**TASK OBJECTIVE**: The answer is an exact copy of the lines from the one with "An Israeli Antique" to the end of the listing below, pictures left out.
START SUPPLIED DATA
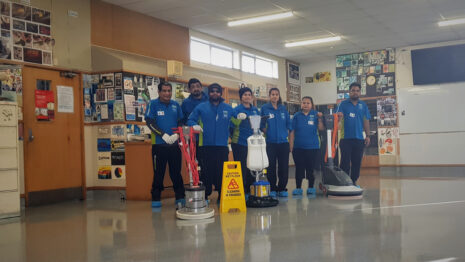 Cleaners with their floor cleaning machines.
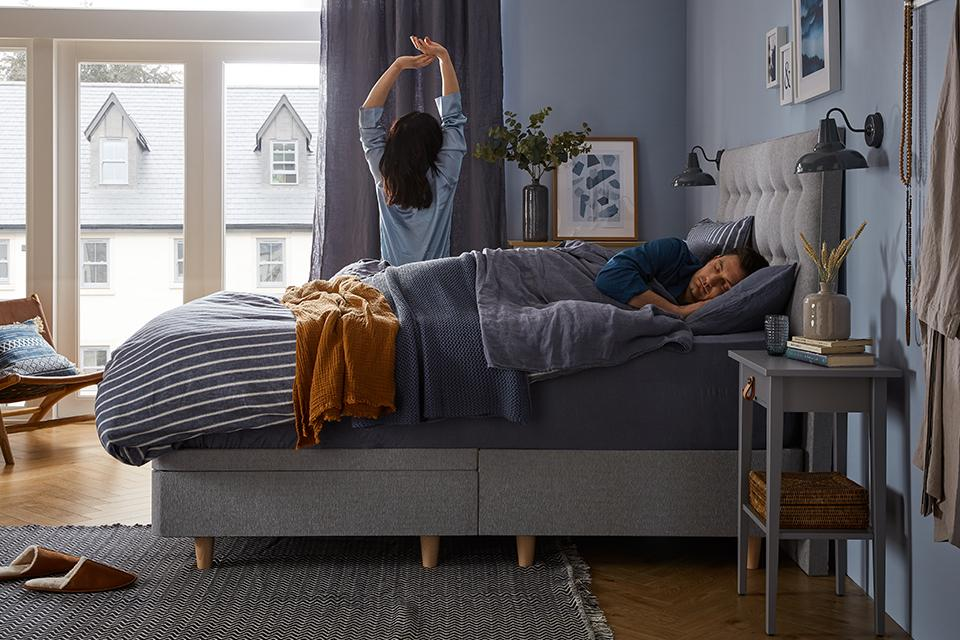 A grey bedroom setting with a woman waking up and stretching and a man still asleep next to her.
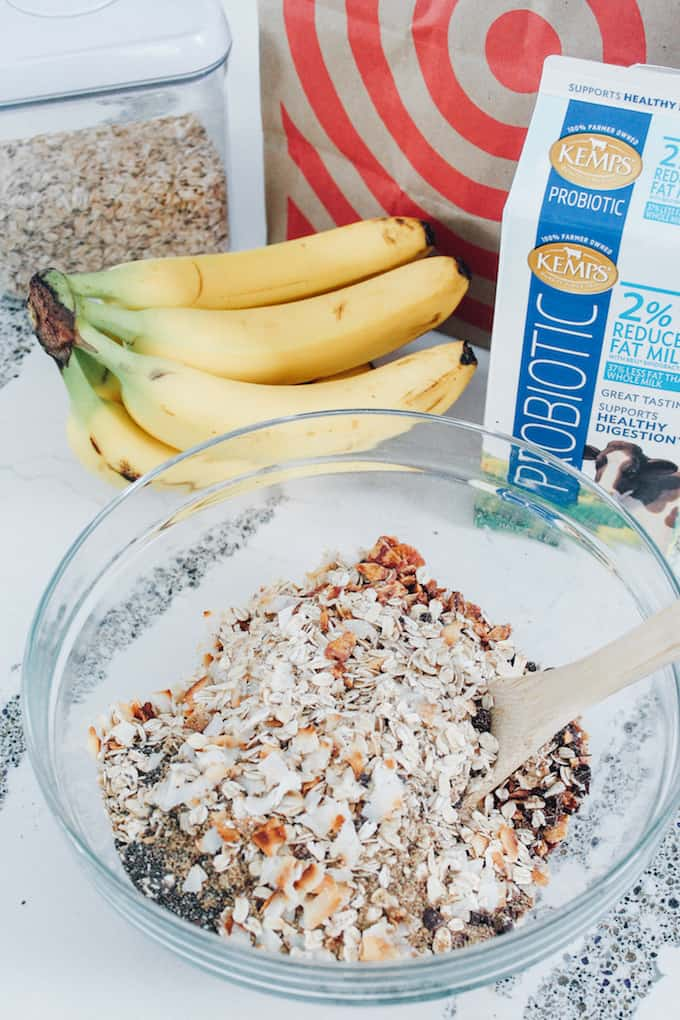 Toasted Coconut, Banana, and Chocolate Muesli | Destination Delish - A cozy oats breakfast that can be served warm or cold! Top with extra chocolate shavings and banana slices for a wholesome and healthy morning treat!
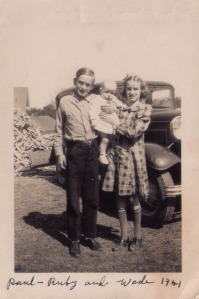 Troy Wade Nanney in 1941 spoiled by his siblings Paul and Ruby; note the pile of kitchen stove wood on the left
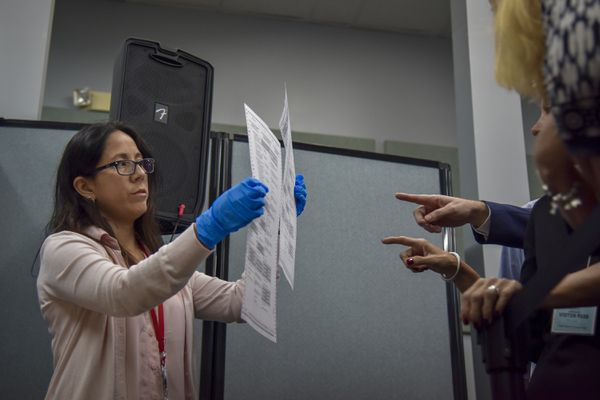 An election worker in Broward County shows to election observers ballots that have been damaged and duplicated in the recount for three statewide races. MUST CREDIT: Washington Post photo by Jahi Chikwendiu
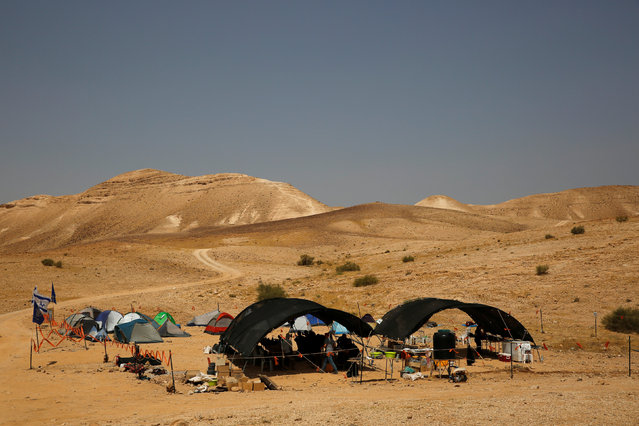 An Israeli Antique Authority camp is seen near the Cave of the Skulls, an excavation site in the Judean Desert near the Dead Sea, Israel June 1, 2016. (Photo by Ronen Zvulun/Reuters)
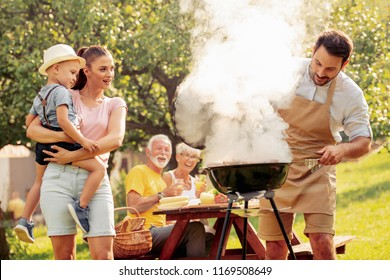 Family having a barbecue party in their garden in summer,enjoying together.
END SUPPLIED DATA
**WRITTEN RESPONSE**:
 An Israeli Antique Authority camp is seen near the Cave of the Skulls, an excavation site in the Judean Desert near the Dead Sea, Israel June 1, 2016. (Photo by Ronen Zvulun/Reuters)
 Family having a barbecue party in their garden in summer,enjoying together.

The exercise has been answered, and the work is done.